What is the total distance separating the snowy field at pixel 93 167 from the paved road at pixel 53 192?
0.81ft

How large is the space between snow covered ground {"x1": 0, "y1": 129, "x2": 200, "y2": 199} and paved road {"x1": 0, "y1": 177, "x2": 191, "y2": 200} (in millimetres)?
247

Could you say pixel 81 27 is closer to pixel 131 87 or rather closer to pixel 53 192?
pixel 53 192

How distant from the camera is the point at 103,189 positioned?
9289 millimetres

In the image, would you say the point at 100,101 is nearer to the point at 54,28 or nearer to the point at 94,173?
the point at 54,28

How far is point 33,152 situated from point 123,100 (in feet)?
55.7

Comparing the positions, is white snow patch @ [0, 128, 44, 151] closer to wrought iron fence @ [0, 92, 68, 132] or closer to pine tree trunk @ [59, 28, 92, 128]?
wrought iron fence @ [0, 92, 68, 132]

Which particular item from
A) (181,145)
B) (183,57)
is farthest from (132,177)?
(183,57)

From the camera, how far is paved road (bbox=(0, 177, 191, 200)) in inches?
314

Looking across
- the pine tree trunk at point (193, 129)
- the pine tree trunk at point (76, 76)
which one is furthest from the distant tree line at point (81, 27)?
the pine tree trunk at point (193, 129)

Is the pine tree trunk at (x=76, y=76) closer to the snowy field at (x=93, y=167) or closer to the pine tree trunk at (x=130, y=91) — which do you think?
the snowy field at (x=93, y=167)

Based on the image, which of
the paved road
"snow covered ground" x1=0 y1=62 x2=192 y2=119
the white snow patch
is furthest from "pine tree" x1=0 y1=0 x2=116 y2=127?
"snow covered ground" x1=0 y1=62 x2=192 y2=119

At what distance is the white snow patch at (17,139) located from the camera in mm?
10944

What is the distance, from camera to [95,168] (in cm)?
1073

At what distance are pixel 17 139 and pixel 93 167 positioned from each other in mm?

§ Aim: Copy out every item above again, word for word.

§ Exercise response:
What is the total distance separating the snowy field at pixel 93 167 from the paved road at pixel 53 192?
0.81ft

How large is the space between snow covered ground {"x1": 0, "y1": 129, "x2": 200, "y2": 199} and paved road {"x1": 0, "y1": 177, "x2": 191, "y2": 200} (in millimetres)?
247

Could you say pixel 81 27 is closer to pixel 131 87 or rather closer to pixel 53 192?
pixel 53 192

How distant from the camera is the point at 103,189 positioned?
9289 millimetres

In the image, would you say the point at 100,101 is nearer to the point at 54,28 or nearer to the point at 94,173?
the point at 54,28

How far is point 33,152 situated from point 123,100 (in feet)?
55.7

Comparing the positions, is white snow patch @ [0, 128, 44, 151] closer to wrought iron fence @ [0, 92, 68, 132] or closer to pine tree trunk @ [59, 28, 92, 128]?
wrought iron fence @ [0, 92, 68, 132]

Which particular item from
A) (181,145)
B) (183,57)
is farthest from (132,177)?
(183,57)

From the camera, how far is paved road (bbox=(0, 177, 191, 200)) in inches?
314

Looking across
- the pine tree trunk at point (193, 129)
- the pine tree trunk at point (76, 76)
which one is furthest from the distant tree line at point (81, 27)?
the pine tree trunk at point (193, 129)

Is the pine tree trunk at (x=76, y=76) closer to the snowy field at (x=93, y=167) or closer to the pine tree trunk at (x=130, y=91) — which do you think?
the snowy field at (x=93, y=167)

Based on the image, which of
the paved road
"snow covered ground" x1=0 y1=62 x2=192 y2=119
the white snow patch
is furthest from "pine tree" x1=0 y1=0 x2=116 y2=127?
"snow covered ground" x1=0 y1=62 x2=192 y2=119

At what distance is the white snow patch at (17,139) located from the camera in mm?
10944

What is the distance, from camera to [95,168] (in cm)?
1073

At what distance are pixel 17 139 and pixel 93 167 positioned from each other in mm?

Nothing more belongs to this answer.